§ **Exercise prompt**:
Collect every line in the items below that contains the word "between" and copy each of those lines in full.

§ **Records shown**:
· · · · ·

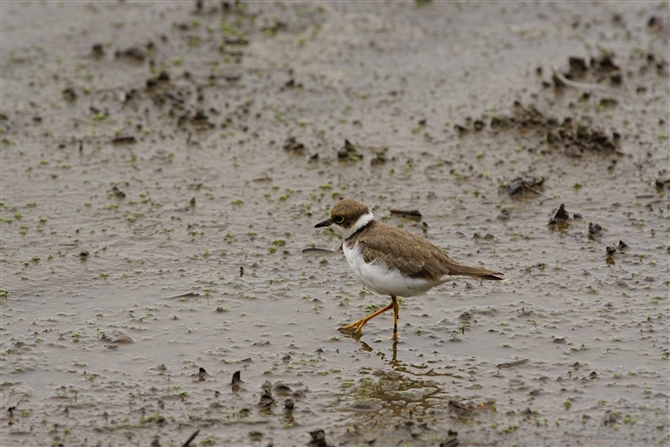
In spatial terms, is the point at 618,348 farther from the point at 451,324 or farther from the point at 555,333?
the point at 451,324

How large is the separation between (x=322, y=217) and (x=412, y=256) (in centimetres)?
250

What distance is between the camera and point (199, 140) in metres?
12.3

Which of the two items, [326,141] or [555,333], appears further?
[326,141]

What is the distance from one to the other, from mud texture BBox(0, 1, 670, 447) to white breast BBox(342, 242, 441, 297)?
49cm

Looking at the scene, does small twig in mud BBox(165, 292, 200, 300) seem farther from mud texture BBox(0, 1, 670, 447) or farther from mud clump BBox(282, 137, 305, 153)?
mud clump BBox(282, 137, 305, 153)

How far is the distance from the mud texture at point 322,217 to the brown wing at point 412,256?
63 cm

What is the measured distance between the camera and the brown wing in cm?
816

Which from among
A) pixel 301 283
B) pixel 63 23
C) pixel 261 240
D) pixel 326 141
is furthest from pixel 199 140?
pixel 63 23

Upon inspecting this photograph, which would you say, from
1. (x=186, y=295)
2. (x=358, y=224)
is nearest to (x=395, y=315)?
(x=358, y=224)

· · · · ·

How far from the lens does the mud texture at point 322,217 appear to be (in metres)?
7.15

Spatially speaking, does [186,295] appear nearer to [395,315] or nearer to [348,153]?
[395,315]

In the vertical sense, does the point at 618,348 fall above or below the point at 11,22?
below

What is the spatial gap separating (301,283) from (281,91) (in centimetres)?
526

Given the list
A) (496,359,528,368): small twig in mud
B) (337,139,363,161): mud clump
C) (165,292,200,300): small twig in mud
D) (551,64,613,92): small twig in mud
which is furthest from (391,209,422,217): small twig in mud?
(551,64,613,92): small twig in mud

· · · · ·

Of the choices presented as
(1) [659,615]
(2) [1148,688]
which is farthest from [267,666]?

· · · · ·

§ **Completed exercise**:
How large is the separation between (x=322, y=217) and (x=412, y=256) (in centimetres)?
What distance is between the camera and point (199, 140) in metres?
What is the measured distance between the camera and the brown wing in cm?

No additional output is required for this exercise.